August 22, 2011 at 10:18 pm
Hello, I have a view that basically joins two tables of > 1million rows.
Example Only:
create VIEW TESTVIEW as select a.*, b.* from table1 a join table2 on a.ID = b.ID
clustered index on the ID field
When I do Select * from TESTVIEW where ID = 123 it takes ~44 seconds.
When I just run the ad-hoc T-SQL code in the VIEW it take < 1 second.
Looking at the execution plans I see the VIEW has two high % steps at the beginning using a clustered index scan on both tables and returning a large number of rows before filtering in one of the final steps.
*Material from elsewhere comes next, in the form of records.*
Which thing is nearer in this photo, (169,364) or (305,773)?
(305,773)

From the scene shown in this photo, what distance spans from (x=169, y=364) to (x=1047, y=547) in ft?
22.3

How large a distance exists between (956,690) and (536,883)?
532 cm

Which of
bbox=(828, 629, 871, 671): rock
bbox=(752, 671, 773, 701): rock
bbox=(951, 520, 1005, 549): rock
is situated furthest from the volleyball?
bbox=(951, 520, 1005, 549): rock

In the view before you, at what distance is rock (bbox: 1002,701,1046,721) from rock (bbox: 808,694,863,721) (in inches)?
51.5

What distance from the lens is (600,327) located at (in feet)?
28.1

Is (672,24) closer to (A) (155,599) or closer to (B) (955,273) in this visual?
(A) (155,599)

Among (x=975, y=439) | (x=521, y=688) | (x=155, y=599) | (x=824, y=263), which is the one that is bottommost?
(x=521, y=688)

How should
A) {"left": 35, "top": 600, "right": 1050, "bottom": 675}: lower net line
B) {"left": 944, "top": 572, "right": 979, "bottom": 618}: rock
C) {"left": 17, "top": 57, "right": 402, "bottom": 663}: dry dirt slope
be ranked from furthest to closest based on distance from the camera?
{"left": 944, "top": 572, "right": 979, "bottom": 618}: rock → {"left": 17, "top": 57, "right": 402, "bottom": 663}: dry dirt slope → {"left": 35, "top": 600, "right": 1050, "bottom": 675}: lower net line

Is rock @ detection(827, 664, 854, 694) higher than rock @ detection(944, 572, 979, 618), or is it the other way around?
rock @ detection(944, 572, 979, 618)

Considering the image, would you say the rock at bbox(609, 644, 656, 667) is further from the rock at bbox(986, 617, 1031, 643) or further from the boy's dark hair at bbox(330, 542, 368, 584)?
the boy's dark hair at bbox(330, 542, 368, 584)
The ad-hoc query used a clustered index seek at the beginning and only returns one row at this point.
So to me anyway it looks like the VIEW returns ALL rows (hence the index scan) first and then does the WHERE clause and returns one row where as the ad-hoc T_SQL does the filter early on??
Is this normal and can this be prevented so the view runs with the same or similar execution plan as the ad-hoc code as I thought a view might have the intelligence to work out the WHERE clause is selective so process that first...but obviously not.
I know a view is not necessarily going to be faster but I am surprised by the difference.
I would be interested to know the logic behind this if anybody know....thanks
August 23, 2011 at 1:49 am
It highly depends on the view definition vs T-SQL code you're running.
Can you post the actual code and actual execution plans?
However, a couple of pointers should apply anyway:
* Are you selecting the same number of columns?
* Are filters identical?
Hope this helps
Gianluca
-- Gianluca Sartori
August 23, 2011 at 2:06 am
I was copying the exact code from inside the view and just added the "WHERE ID = 123" bit at the end, compared to running the view "select * from TESTVIEW where ID = 123
The view code has a left join between two tables as below.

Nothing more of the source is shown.